Non-Response Policy in L.A. Can Go Into Effect in 60 Days

LOS ANGELES

The Los Angeles Police Department expects to stop responding to unverified burglar alarms in 60 days after a new policy pushed by Chief William Bratton survived a City Council veto effort Jan. 29.

Bratton has called the policy—which would require verification of an alarm by a person or video before police respond, and was approved in early January by the Los Angeles Police Commission—an important step in his effort to make the police department more efficient and effective. “The 15% of the patrol resources we now spend chasing false alarms … that 15% of officer activity could be focused in the parks, in the schoolyards, on the streets – prioritized, focused patrols in areas where we know we have problems,” Bratton said, according to an article in the Los Angeles Times.
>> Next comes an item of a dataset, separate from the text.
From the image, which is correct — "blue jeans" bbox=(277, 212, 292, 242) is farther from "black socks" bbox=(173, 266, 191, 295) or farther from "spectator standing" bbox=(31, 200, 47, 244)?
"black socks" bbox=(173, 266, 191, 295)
Police Commission Executive Director Joe Gunn said there are so many false alarms now that the calls are given low priority, meaning that officers often take 45 minutes or more to respond. Under the new policy, once a call is verified, the police will respond with a high priority, arriving in 10 minutes or less, Gunn said.

The move has been vigorously opposed by alarm companies, homeowners groups and some council members. Opponents argued that it would leave owners of homes with alarms vulnerable to criminals.

Still, at the Jan. 28 council meeting, those seeking to veto the policy could muster only eight votes, when 10 were needed. Six members, including the council president, supported the policy, the article stated.

At this point, the city council can legally vote again on the issue by Feb. 4, but Bratton and key council members said they do not believe that the votes required to scuttle the policy will materialize.

The council action came after the Police Commission agreed to delay implementing the policy for 60 days to allow a task force to look at alternatives that might reduce the number of false alarms.

If the policy is not vetoed by Feb. 4, and if the Police Commission decides not to adopt the task force recommendations, it will automatically take effect 60 days from Jan. 28, without the council being able to intervene again, according to council rules.

Councilwoman Janice Hahn, who led the fight for the veto, while her brother, Mayor James Hahn, supports the chief’s policy, called on the Police Commission to schedule the policy for a second vote after the task force submits its recommendations. A second commission vote would allow the council to again exercise its veto powers.

However, Police Commission President Rick Caruso said he will not schedule a second vote on the policy and that he and his fellow commissioners plan to stand firm on the policy. “We’re not going to change our policy or our votes,” Caruso said, according to the article. “We are going to move ahead on it.”

If the City Council overturns the policy and sends it back to the commission, “we would send it back [to them] again without any changes,” Caruso said. At the same time, Caruso said, the 60-day delay was appropriate to give residents more notification of the change, educate the public about the policy and properly train officers, something that the department was planning to do anyway.

Howard Sunkin, a lobbyist for the alarm industry, said the vote to create a task force was “a clear message that the public needs to be consulted before a final policy is developed.”

“The alarm industry is grateful for that,” he said.

Council members have received hundreds of phone calls, faxes, e-mails and letters from constituents – some rallied by the alarm industry and their lobbyists – to oppose the policy.

The compromise approved by the council will create a task force within 10 days that will be made up of representatives of the LAPD, the alarm industry, neighborhood councils, citizen police advisory boards and city officials. City Councilwoman Cindy Miscikowski said she sees the task force’s role as working out ways to verify that alarms are genuine.